A chi-square test of independence was conducted to determine which features were significant among stroke patients. To employ this test, ratio type features were converted to categorical using previously validated clinical parameters for age, bmi, and glucose level groups. The T-test was applied to continuous numerical variables and the Chi Square was applied on categorical variables . These results helped guide decisions on which features to include in building our predictive stroke model.
The features of age, smoking status, glucose level, hypertension, heart disease, work type, and BMI were all significant (p-value , <0.05) and were included in training the model. The features of gender, residence type, and marriage status were excluded from training the model. Gender (p-value > 0.05) and residence type (p-value > 0.05) were not significant and thus excluded from the model based on their lack of impact. Marriage status was significant (p-value < 0.05) however, due to the significance of age among stroke patients, and the influence of age on marriage status (ie. older individuals are more likely to be married). There were concerns that including marital status could lead to an overestimation of its effect, since age acts as a confounding factor for this variable. After a statistical analysis, adjusting for marital status by age the difference was not significant (p-value > 0.05), and the first result was explained due to the significance of age among stroke patients, the decision was made to exclude it from the model.
-
Exclude Features: Not significant (p-Value >0.5)
- Gender Type
- Marriage Status (Adjusted by age)
- Residence Type
-
Included Features: Significant (p-Value <0.5)
- Smoking Status
- Age
- Glucose Level
- Hypertension
- Heart Disease
- Work Type
- BMI
- The purpose of the developed model was to identify individuals aged 18 or older who are most at risk of developing stroke, based on the selected features of smoking status, age, glucose level, hypertension, heart disease, work type, and bmi. These individuals could then receive preventative interventions targeting mutable risk features.
-
All individuals under the age of 18 were removed from the dataset.
-
Following the removal of child and youth patients, the stroke positive group consisted of 247 patients.
-
A random sample of 247 patients from the stroke negative group was selected.
-
The stroke positive and negative patient groups were then combined for a total dataset of 494 patients with a 50/50 split.
-
The categorical features of smoking status, work type, hypertension, and heart disease were one-hot encoded, while the features of age, glucose level, and bmi were used in their ratio state.
-
A simple logistical regression model with 10-fold cross validation (random state value of 42) was trained and tested on the features.
-
Multiple models were experimented with, however model 3 was determined to be the highest performing version.
-On average the model 3 achieves an F1 score of 0.75, but depending on the fold it's confidence interval ranges between 0.633 and 0.867.
Recall is consistently around 0.80, meaning the model captures most true positives.
Precision is lower at 0.71, which suggests the model returns some false positives.

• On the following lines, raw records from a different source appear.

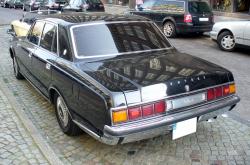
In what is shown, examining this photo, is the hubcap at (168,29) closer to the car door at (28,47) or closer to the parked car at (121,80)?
the car door at (28,47)

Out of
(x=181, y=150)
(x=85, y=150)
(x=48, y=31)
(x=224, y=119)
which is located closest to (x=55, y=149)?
(x=85, y=150)

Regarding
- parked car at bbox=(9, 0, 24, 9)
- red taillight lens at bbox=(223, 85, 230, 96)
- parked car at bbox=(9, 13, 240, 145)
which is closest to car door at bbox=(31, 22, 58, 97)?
parked car at bbox=(9, 13, 240, 145)

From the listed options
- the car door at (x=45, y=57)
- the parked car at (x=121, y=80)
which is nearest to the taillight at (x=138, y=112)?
the parked car at (x=121, y=80)

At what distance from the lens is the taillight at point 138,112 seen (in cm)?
346

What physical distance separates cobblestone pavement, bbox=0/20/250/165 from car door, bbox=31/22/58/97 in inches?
23.3

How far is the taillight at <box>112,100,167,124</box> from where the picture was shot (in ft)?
11.4

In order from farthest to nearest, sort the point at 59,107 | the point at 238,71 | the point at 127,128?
the point at 238,71 < the point at 59,107 < the point at 127,128

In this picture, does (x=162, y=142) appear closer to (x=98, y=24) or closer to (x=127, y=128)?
(x=127, y=128)

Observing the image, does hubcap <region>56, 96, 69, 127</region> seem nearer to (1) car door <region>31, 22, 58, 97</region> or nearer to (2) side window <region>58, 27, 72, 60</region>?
(1) car door <region>31, 22, 58, 97</region>

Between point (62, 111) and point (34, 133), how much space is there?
0.48 m

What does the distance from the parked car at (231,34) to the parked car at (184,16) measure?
2018 mm

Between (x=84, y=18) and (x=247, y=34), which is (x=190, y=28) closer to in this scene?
(x=247, y=34)

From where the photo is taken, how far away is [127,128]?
349 cm

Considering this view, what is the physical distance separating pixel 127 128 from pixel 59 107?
157cm
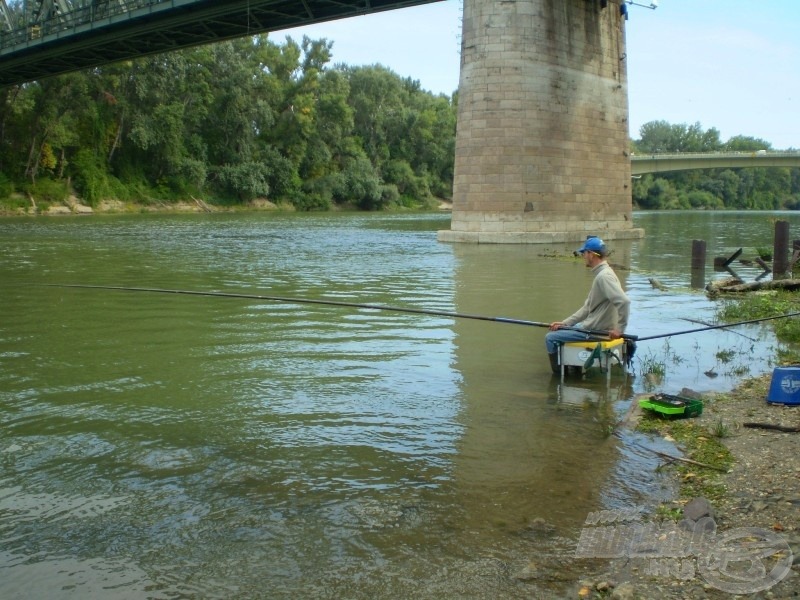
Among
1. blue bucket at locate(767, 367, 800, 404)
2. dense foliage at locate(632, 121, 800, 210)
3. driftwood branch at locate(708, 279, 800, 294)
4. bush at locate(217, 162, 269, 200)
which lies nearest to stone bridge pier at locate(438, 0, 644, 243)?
driftwood branch at locate(708, 279, 800, 294)

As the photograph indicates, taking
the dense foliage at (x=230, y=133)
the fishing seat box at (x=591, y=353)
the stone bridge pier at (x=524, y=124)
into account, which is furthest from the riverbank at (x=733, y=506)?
the dense foliage at (x=230, y=133)

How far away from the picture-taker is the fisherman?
7371 mm

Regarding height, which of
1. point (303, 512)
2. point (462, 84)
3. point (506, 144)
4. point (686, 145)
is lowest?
point (303, 512)

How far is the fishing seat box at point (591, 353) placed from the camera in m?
7.21

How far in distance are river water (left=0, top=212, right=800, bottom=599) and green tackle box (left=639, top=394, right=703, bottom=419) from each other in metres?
0.36

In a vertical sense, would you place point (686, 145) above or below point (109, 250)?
above

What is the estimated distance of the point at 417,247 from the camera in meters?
26.9

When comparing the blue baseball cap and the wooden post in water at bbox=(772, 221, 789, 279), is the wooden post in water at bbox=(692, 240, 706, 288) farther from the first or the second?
the blue baseball cap

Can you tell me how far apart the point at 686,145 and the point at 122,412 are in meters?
144

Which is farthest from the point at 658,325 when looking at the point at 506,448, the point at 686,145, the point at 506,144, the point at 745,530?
the point at 686,145

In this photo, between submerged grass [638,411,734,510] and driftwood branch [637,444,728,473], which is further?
driftwood branch [637,444,728,473]

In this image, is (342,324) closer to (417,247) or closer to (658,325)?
(658,325)

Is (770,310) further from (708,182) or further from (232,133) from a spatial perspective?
(708,182)

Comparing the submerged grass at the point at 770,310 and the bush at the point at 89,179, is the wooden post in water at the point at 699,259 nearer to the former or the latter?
the submerged grass at the point at 770,310
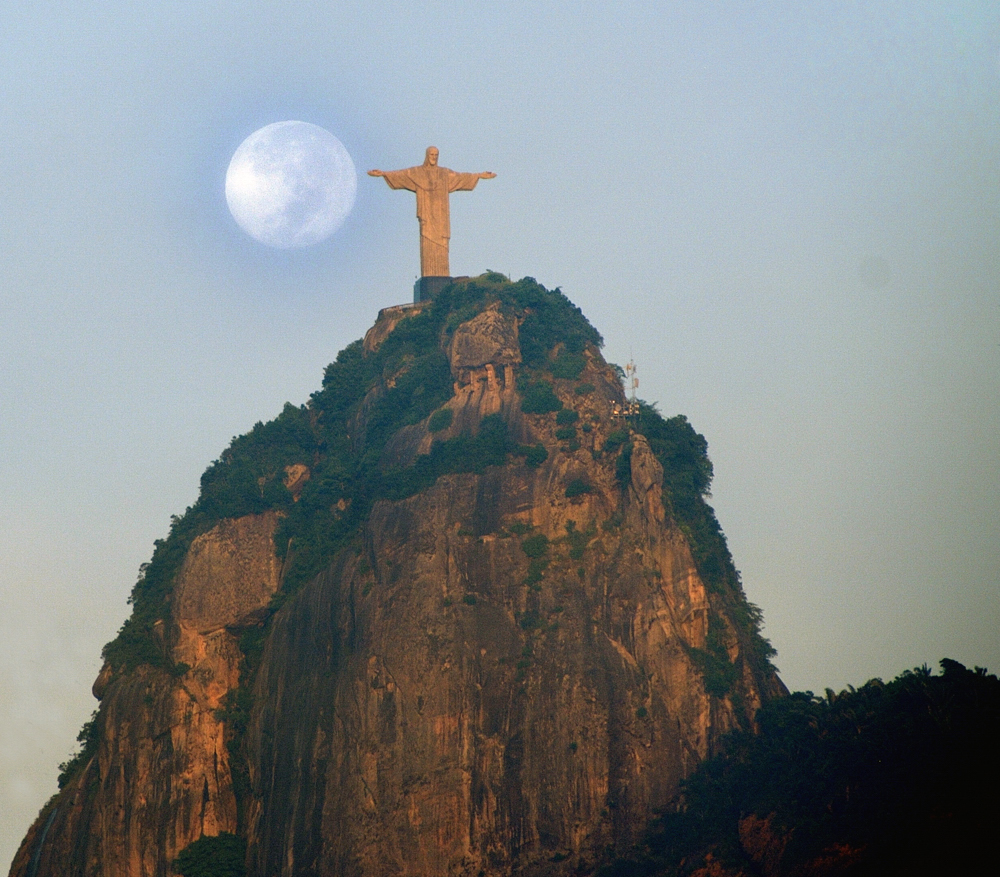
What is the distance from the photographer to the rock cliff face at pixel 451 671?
63.2m

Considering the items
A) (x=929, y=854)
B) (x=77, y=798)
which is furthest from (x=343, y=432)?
(x=929, y=854)

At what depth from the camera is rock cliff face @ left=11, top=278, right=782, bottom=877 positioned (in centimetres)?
6319

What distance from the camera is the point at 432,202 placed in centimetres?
7844

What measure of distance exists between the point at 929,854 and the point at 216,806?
89.4ft

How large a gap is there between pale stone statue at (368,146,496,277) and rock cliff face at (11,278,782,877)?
5.13 meters

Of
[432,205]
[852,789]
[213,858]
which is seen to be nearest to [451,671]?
[213,858]

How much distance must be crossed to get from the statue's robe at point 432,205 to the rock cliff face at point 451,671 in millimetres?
5130

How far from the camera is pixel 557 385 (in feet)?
237

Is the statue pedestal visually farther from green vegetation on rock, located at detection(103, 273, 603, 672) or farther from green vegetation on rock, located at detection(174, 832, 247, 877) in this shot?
green vegetation on rock, located at detection(174, 832, 247, 877)

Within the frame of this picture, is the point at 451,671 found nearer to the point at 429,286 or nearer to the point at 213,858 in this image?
the point at 213,858

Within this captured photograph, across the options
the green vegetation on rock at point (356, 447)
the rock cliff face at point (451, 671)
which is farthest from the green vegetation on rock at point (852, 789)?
the green vegetation on rock at point (356, 447)

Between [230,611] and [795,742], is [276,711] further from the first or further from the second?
[795,742]

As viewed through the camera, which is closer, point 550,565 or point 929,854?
point 929,854

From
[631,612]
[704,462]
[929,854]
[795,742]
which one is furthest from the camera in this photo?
[704,462]
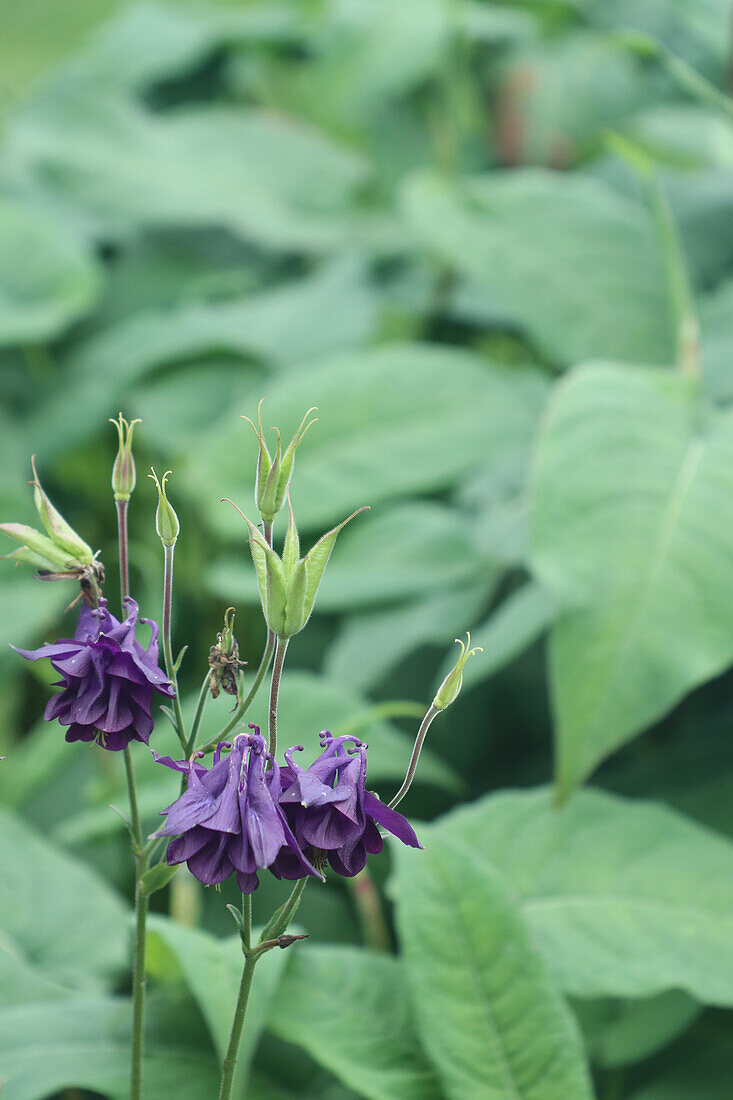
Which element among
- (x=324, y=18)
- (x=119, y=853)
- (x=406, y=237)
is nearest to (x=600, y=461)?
(x=119, y=853)

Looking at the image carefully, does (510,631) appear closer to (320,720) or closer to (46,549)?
(320,720)

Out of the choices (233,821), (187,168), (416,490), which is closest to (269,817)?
(233,821)

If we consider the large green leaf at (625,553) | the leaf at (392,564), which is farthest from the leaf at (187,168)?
the large green leaf at (625,553)

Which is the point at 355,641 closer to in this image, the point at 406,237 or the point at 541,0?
the point at 406,237

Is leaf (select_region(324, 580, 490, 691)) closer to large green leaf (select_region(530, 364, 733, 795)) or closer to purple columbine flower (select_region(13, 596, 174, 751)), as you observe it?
large green leaf (select_region(530, 364, 733, 795))

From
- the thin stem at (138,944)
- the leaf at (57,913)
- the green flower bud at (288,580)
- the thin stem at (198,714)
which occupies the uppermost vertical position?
the green flower bud at (288,580)

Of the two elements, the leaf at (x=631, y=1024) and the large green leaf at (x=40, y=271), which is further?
the large green leaf at (x=40, y=271)

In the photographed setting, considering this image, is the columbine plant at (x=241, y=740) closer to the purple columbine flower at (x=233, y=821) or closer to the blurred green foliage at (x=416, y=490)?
the purple columbine flower at (x=233, y=821)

The F1 score is about 0.75, which is relatively balanced but skews towards recall. It does a good job of catching stroke patients, but also flags non-stroke patients approximately 30% of the time. False positives are more desirable in this instance, as missing a possible stroke case is far more harmful than recommending healthy lifestyle changes to patients that are not at risk. However, the score still has much room for improvement, and this level of false positives would not be acceptable for other medical conditions which require more invasive interventions.
Accuracy is around 0.74 which is fairly good. The accuracy of the model is high enough for it to be employed as a possible screening tool, but not precise enough for diagnosis purposes. This is acceptable for our project in which screening and early warning is the ultimate goal.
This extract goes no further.